[Source passage]:

First, to tackle the problem of discovering reusable binary code, we employ a technique
for identifying reused functions by matching traces of a novel representation of binary
code known as the semantic integrated graph. This graph enhances the control flow
graph, the register flow graph, and the function call graph, key concepts from classical program analysis, and merges them with other structural information to create a joint data
structure. Second, we approach the problem of fingerprinting free open source software
(FOSS) packages by proposing a novel resilient and efficient system that incorporates
three components. The first extracts the syntactical features of functions by considering
opcode frequencies and performing a hidden Markov model statistical test. The second
applies a neighborhood hash graph kernel to random walks derived from control flow
graphs, with the goal of extracting the semantics of the functions. The third applies the
z-score to normalized instructions to extract the behavior of the instructions in a function.
Then, the components are integrated using a Bayesian network model which synthesizes
the results to determine the FOSS function, making it possible to detect user-related functions.
Third, with these elements now in place, we present a framework capable of decoupling
binary program functionality from the coding habits of authors. To capture coding habits,
the framework leverages a set of features that are based on collections of functionalityindependent
choices made by authors during coding. Finally, it is well known that techniques
such as refactoring and code transformations can significantly alter the structure
of code, even for simple programs. Applying such techniques or changing the compiler
and compilation settings can significantly affect the accuracy of available binary analysis
tools, which severely limits their practicability, especially when applied to malware. To
address these issues, we design a technique that extracts the semantics of binary code in terms of both data and control flow. The proposed technique allows more robust binary
analysis because the extracted semantics of the binary code is generally immune
from code transformation, refactoring, and varying the compilers or compilation settings.

Data entries:
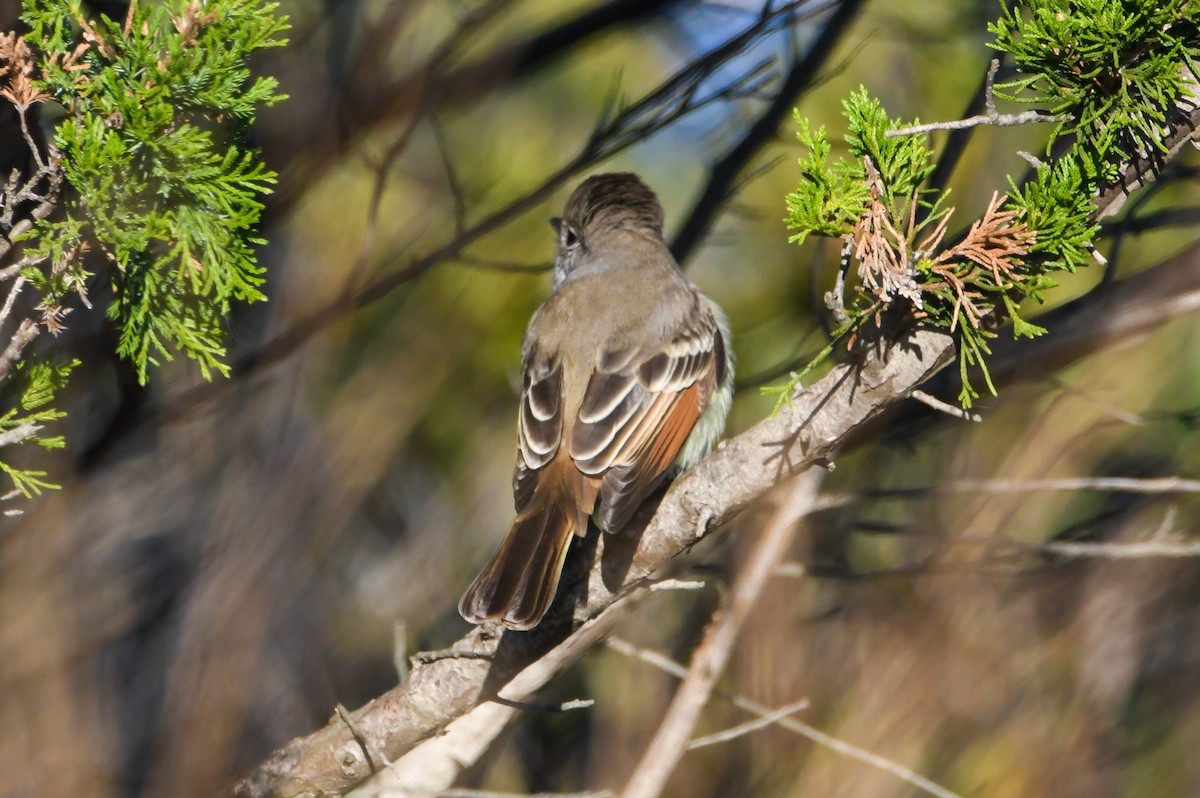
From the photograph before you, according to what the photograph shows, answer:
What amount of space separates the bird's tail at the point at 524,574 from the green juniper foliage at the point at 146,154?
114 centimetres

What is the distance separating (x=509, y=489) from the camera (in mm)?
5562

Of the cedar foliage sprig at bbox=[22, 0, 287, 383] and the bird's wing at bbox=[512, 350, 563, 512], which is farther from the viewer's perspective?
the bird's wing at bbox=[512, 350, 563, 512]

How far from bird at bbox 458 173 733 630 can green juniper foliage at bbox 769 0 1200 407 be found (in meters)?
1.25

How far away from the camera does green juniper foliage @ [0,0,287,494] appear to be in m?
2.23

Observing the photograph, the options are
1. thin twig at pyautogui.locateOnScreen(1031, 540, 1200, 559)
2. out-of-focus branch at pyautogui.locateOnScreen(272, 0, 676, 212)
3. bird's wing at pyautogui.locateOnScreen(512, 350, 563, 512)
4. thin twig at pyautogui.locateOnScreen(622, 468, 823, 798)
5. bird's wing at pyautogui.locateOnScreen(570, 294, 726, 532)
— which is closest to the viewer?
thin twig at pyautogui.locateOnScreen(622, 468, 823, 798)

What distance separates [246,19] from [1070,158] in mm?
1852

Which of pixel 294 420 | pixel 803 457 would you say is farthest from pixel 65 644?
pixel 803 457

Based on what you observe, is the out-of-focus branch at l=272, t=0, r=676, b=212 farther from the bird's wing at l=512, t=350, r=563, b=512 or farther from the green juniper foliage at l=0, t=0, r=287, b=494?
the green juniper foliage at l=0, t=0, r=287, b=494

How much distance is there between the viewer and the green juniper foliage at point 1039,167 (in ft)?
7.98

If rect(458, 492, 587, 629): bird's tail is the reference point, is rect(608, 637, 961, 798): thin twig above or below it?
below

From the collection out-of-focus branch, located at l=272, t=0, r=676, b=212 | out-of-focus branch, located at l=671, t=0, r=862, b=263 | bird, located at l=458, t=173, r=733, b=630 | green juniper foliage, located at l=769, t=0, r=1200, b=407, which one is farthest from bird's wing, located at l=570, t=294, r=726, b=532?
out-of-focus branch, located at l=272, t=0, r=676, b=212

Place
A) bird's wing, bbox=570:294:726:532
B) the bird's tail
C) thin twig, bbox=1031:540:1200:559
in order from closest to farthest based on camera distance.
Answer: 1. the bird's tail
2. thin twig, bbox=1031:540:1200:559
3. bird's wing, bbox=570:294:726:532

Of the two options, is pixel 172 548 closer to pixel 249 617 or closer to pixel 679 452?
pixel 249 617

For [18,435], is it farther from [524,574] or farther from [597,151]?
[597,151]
---
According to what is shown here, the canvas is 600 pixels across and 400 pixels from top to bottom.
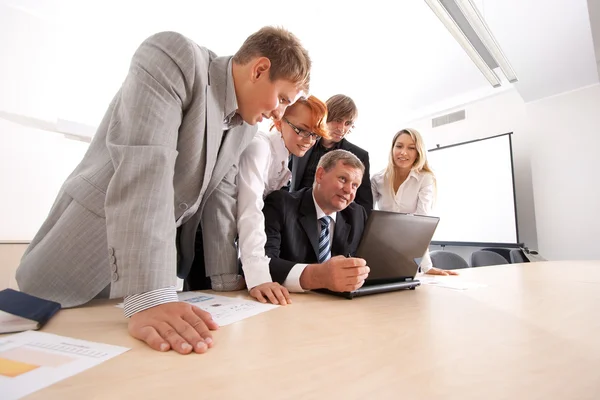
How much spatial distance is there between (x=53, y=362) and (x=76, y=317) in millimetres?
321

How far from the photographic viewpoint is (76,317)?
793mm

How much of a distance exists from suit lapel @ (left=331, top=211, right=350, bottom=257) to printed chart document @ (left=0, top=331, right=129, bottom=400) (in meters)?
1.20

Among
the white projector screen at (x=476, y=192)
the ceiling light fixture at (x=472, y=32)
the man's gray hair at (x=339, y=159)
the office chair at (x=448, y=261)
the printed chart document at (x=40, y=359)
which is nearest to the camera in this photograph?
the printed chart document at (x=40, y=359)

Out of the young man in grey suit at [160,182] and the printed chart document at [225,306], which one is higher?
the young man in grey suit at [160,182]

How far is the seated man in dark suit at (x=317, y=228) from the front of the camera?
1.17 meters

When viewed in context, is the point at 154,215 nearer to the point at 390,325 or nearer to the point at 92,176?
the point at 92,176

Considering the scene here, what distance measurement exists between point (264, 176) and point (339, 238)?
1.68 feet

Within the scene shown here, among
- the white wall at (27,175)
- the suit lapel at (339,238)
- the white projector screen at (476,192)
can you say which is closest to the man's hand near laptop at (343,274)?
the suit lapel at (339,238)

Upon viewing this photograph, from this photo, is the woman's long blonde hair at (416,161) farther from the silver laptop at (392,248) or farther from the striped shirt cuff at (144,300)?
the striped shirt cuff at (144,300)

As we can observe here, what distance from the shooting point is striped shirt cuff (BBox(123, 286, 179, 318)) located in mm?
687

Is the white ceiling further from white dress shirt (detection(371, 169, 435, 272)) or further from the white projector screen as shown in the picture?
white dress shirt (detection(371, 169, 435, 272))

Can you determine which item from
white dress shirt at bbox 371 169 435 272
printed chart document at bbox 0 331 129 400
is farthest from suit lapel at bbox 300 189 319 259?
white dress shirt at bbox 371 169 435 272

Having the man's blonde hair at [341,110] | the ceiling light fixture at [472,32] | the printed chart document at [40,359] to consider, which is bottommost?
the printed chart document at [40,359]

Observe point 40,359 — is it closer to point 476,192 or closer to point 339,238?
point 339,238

[Problems to work on]:
(a) List the three graphs from classical program analysis that the semantic integrated graph enhances, according to the passage on binary code analysis.
(b) Rewrite the paragraph of the passage on binary code analysis that begins "First, to tackle the problem" as a bulleted list of its main points.
(c) Summarize the passage on binary code analysis in two sentences.

[List of solutions]:
(a)
- Control flow graph
- Register flow graph
- Function call graph

(b)
- **Reusable binary code:** Reused functions are identified by matching traces of the semantic integrated graph. This graph enhances the control flow graph, the register flow graph, and the function call graph. It merges them with other structural information into a joint data structure.
- **FOSS fingerprinting:** A system with three components fingerprints free open source software packages:
  - Opcode frequencies and a hidden Markov model statistical test extract syntactical features.
  - A neighborhood hash graph kernel applied to random walks from control flow graphs extracts function semantics.
  - The z-score applied to normalized instructions extracts instruction behavior.
  - A Bayesian network model integrates the results to determine the FOSS function, which makes it possible to detect user-related functions.
- **Coding habits:** A framework decouples binary program functionality from authors' coding habits. It uses features based on choices authors make during coding that do not depend on functionality.
- **Robustness:** Refactoring, code transformations, and changes to the compiler or compilation settings can significantly reduce the accuracy of binary analysis tools, especially on malware. A technique that extracts semantics in terms of data and control flow makes analysis more robust, because these semantics are generally immune to such changes.

(c) The passage presents techniques for identifying reused binary functions with a semantic integrated graph, for fingerprinting FOSS packages with a three-component system combined through a Bayesian network model, and for separating program functionality from authors' coding habits. It also describes a technique that extracts the semantics of binary code in terms of data and control flow, making analysis robust against code transformation, refactoring, and changes to compilers or compilation settings.